La notte era inoltrata quando tornarono a casa. Nel vialetto alberato che portava al portone interno avvertirono l’aria già frizzante dell’inizio della mattina. Si scambiarono alcuni baci e risero. Arrivarono insieme ad aprire la porta dell’appartamento, fecero una piccola lotta fatta di dispetti per decidere che avesse il diritto di usare la propria chiave. Alla fine, aprì Carlo e Valeria balzò dentro con passo da balletto. Risero ancora. Poi, una volta richiusa la porta, non risero più.
Si diedero la mano ed entrarono in camera da letto. Tutto era come l’avevano lasciato. La lucina accesa, il letto disfatto e naturalmente il gatto al centro del letto. Solo che, più che un gatto vero e proprio, videro un mucchietto di peli. Più che un gatto, un grosso batuffolo dentro al quale si intravedeva un corpo. Contemporaneamente le loro quattro mani si protesero verso Fusli e, appena raggiunsero il pelo, questo, a ciocche, restò loro fra le dita. Era tutto pelo di gatto. Nero scuro. Lungo, gonfio e morbido. Valeria continuò a toglierlo per un quarto d’ora. Carlo si era fermato e guardava. Si domandava se non sarebbe stato meglio portarlo da un dottore, ma Valeria continuava decisa. Valeria spazzolava regolarmente Fusli e sapeva quanto pelo può perdere un gatto sano. Se viene via, vuol dire che non gli serve. Però adesso le ciocche sembravano non finire mai. Ormai si potevano prendere a piene mani. Era tutto pelo superfluo e da sotto, sempre più visibile, affiorava la pelle di un corpicino nudo. Si intravedeva una formina più chiara dentro quella matassa nera.

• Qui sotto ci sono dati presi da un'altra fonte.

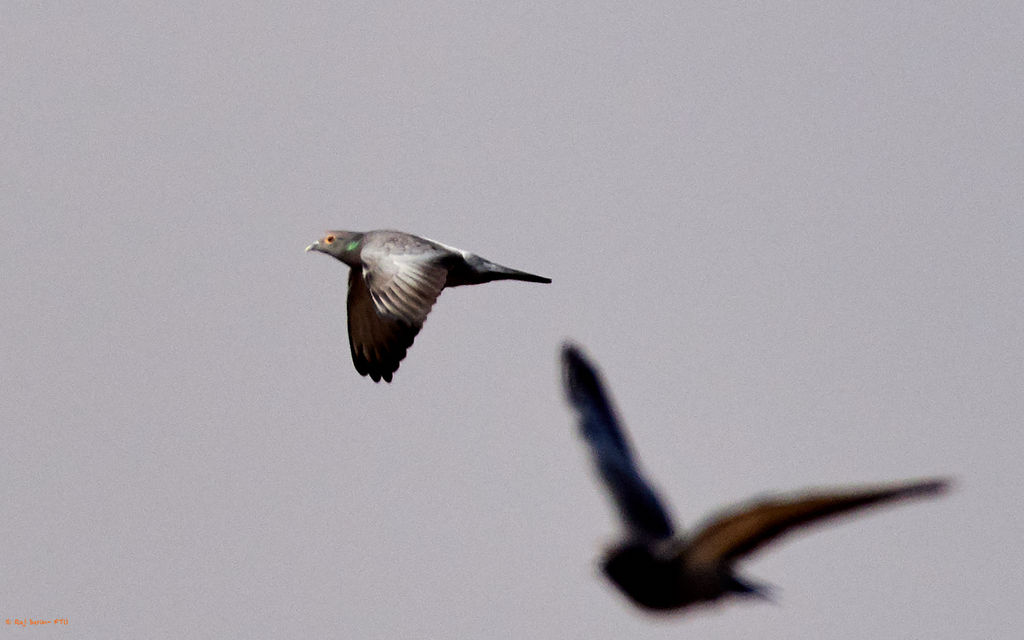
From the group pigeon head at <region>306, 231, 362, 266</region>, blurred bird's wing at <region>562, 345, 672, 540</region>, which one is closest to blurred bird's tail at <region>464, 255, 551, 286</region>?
pigeon head at <region>306, 231, 362, 266</region>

Alla fine, Valeria arrivò ad accarezzare un esserino tutto coperto di peluria fine, appiccicata sulla pelle umida, che però gatto non era. Prese una sottoveste pulita dall’armadio e cominciò ad asciugare Fusli. Man mano che gli passava il panno soffice su tutto il corpo, l’ultimo strato di pelo veniva rimosso e restava una pelle glabra e rosea. Fra le mani di Valeria c’era un cosino paffuto. Asciugò da quella specie di sudore due piccoli piedi, un culetto, una schiena, un pisellino, due braccine. Anche la testa era assolutamente umana e non appena Valeria ebbe rimosso una palla di pelo dalla bocca del bambino questo cominciò a piangere forte. Erano le quattro e trenta del mattino.